On the intercom, they heard the aircraft commander tell everyone to hold on because they were breaking off from their pattern and retreating to the west, where a couple of NATO F-15C fighters could rendezvous and escort them safely home.
“Too late! They’re right on top of us!” Hutchinson yelled. “There’s an Ilyushin-20 coming up at two-sixty degrees, blasting and jamming.” The powerful Russian electronic intelligence plane had hidden in the storm by flying low and cloaking itself with the lightning and bad weather, and had jumped up when the American plane was less than five miles away and closing.
“It’s got company!” Sergeant Hutchinson shouted, discarding her normally measured, quiet tone.
Also rising like hungry sharks from the gray storm into the bright sunshine were a pair of giant Tupolev-22M2 Backfire bombers and four Sukhoi-27 Flanker fighter jets. They barreled forward to intersect with the American spy plane in the middle of its evasive curve, almost on a collision course, with the IL-20 electronics devil painting the path between them with overpowering strength.
The entire Russian formation continued to climb by them, intentionally giving the Americans a perfect view of full racks of rockets and antiaircraft missiles on the Flankers. Each Backfire bomber had a huge AS-4 cruise missile slung beneath its center line. The electronic jamming ceased abruptly and as Staff Sergeant Hutchinson watched her controls come back to normal limits, the Russian flight went majestically on its way, carving through the sky of Estonia in clear violation of designated border air space. They did not care.
Swanson mulled over his new instructions and hoped that the airline could extricate his luggage from the plane before it took off. It was to be taken back to the hotel, and he would return to the same room he had left only a few hours earlier. That gave him plenty of time to wait in the VIP lounge and try to shuffle the pieces of the puzzle.

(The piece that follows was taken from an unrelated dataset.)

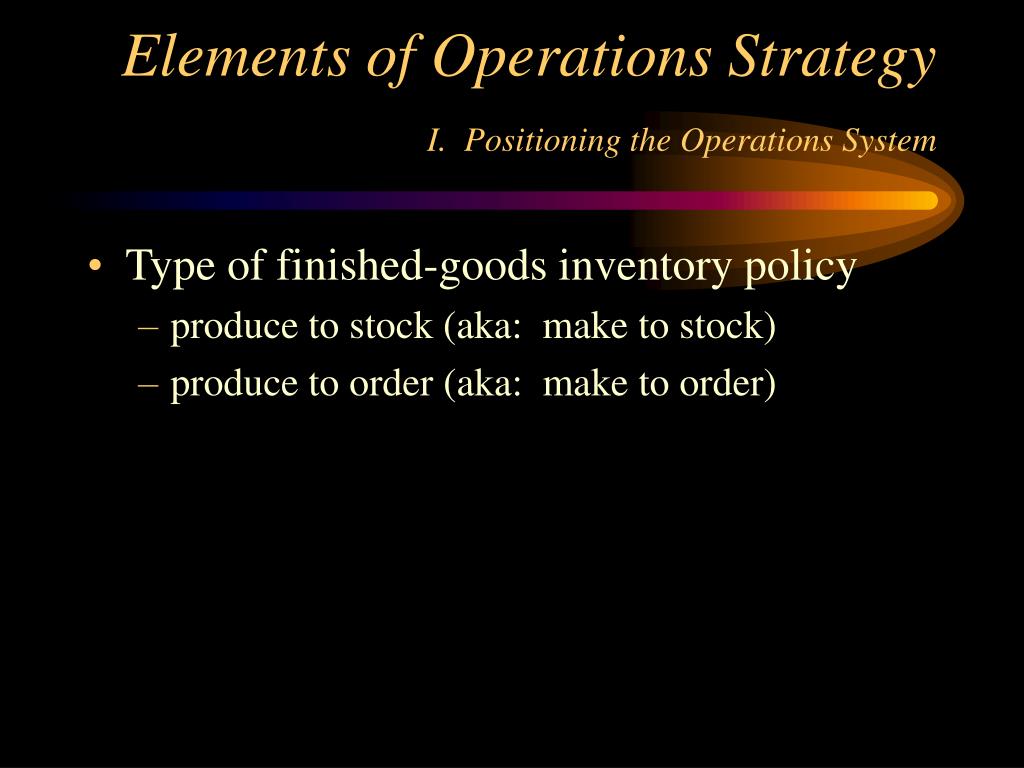 Elements of Operations Strategy

I. Positioning the Operations System

• Type of finished-goods inventory policy
– produce to stock (aka: make to stock)
– produce to order (aka: make to order)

Why me? That was the question, not what he was doing in Belgium. Whoever was running this show wanted Kyle Swanson and no one else to be on hand, which made no sense at all to Kyle. He was not suited to the task and felt uncomfortable and inadequate trying to do it. Swanson did not buy the explanation that Ivan Strakov would speak only with him, for they barely knew each other. They had been on duty together only for a single bit of time back in the day, and even then, it was not a close friendship.
Strakov had crossed over from Russia with more than enough clout to set ideal conditions of his acceptance by the United States intelligence agencies and be treated like spy royalty. Instead of residing in some comfy CIA safe house in the fox country of Northern Virginia, he had steered the decision to move to the stuffy confines of Koekelberg, a neighborhood of Brussels. Colonel Tom Markey had observed that Ivan was always devious and operated behind the scenes in the world of intelligence, and that he seldom made a move that he had not planned out thoroughly in advance. There was no reason to trust the Russian.
A hostess in a dark skirt, white blouse and a bright red scarf knotted around her neck approached Swanson and said the bags had been rescued, then she wanted to know his next step. Would the gentleman like for her to call a hire car for the trip back to the hotel, or perhaps just a taxi?
Kyle came out of his reverie. The one thing that the Russian defector really knew about Swanson was that he was a big-league sniper. They had met on the job, and Strakov, as a student in scout-sniper school, had watched Kyle fire with incredible precision. After they went their separate ways, perhaps Strakov the spy was able to keep tabs on his former mentor, although most of Kyle’s record was intentionally blank because of the secretive nature of his missions. It was a long reach, but it made some sense, because it was the only strong link between them. For some reason Strakov had this strange determination to keep him so close at hand.